AVAILABLE DATA:
· · · ·
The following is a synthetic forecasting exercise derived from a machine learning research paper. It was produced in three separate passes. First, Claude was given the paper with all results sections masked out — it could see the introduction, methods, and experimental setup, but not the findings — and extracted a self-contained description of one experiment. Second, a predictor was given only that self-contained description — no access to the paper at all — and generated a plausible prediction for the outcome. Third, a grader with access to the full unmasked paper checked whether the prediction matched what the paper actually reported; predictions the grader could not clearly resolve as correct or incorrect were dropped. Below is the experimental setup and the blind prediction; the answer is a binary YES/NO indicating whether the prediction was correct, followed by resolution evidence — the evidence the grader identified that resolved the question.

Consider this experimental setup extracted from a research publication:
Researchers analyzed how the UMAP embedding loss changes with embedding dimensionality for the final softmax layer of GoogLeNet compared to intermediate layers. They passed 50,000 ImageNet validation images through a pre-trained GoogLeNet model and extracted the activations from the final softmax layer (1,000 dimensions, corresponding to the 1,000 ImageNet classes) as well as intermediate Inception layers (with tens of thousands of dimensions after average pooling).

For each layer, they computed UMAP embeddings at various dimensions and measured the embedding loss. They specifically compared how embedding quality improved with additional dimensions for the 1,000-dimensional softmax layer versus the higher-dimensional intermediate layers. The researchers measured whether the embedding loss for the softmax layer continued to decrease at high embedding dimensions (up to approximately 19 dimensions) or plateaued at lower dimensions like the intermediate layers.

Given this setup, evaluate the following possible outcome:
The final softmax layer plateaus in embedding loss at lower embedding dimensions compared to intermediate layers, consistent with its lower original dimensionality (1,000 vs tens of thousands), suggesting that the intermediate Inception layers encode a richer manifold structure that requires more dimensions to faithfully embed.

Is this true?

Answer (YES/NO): NO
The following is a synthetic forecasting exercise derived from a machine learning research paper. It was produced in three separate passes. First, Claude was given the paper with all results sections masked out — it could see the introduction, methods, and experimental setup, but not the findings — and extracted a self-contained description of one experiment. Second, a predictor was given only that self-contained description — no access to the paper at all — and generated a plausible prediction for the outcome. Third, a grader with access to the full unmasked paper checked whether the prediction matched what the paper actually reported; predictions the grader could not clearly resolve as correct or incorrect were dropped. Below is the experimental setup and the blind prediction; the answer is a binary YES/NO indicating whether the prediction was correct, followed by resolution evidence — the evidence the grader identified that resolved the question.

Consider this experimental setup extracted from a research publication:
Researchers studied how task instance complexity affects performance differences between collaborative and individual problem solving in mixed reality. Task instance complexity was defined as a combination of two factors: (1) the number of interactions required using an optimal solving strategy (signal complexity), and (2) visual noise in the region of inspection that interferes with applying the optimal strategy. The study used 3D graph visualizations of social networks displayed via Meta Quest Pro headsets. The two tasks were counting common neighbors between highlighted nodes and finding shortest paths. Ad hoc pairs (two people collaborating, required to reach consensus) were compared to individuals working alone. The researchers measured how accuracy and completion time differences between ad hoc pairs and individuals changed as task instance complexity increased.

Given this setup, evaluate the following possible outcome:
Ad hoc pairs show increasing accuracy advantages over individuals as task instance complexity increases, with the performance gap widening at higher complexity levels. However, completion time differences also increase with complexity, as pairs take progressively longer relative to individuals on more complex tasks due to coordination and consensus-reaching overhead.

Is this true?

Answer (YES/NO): NO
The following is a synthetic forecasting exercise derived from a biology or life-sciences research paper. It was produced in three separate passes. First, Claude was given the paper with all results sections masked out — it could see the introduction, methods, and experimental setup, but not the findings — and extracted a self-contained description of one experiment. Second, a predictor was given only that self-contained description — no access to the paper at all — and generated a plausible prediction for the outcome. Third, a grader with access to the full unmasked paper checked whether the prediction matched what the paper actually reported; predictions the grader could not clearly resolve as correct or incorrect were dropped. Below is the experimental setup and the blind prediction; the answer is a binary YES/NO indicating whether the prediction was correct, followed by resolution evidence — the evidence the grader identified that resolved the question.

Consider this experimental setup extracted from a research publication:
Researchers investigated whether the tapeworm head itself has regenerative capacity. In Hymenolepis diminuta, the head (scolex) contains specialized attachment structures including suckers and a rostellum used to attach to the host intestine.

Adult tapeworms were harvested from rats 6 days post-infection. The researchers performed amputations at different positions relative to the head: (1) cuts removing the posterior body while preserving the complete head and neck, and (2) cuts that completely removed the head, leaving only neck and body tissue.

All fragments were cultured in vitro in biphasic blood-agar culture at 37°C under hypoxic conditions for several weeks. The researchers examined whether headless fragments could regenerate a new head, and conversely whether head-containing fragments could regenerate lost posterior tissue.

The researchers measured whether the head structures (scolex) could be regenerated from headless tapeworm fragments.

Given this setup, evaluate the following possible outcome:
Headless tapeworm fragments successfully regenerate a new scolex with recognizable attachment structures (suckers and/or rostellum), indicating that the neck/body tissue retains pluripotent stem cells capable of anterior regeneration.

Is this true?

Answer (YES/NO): NO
· · · ·
REQUIRED ACTION: The answer must consist of each line from the data that includes the string "individuals".

WRITTEN SOLUTION:
Researchers studied how task instance complexity affects performance differences between collaborative and individual problem solving in mixed reality. Task instance complexity was defined as a combination of two factors: (1) the number of interactions required using an optimal solving strategy (signal complexity), and (2) visual noise in the region of inspection that interferes with applying the optimal strategy. The study used 3D graph visualizations of social networks displayed via Meta Quest Pro headsets. The two tasks were counting common neighbors between highlighted nodes and finding shortest paths. Ad hoc pairs (two people collaborating, required to reach consensus) were compared to individuals working alone. The researchers measured how accuracy and completion time differences between ad hoc pairs and individuals changed as task instance complexity increased.
Ad hoc pairs show increasing accuracy advantages over individuals as task instance complexity increases, with the performance gap widening at higher complexity levels. However, completion time differences also increase with complexity, as pairs take progressively longer relative to individuals on more complex tasks due to coordination and consensus-reaching overhead.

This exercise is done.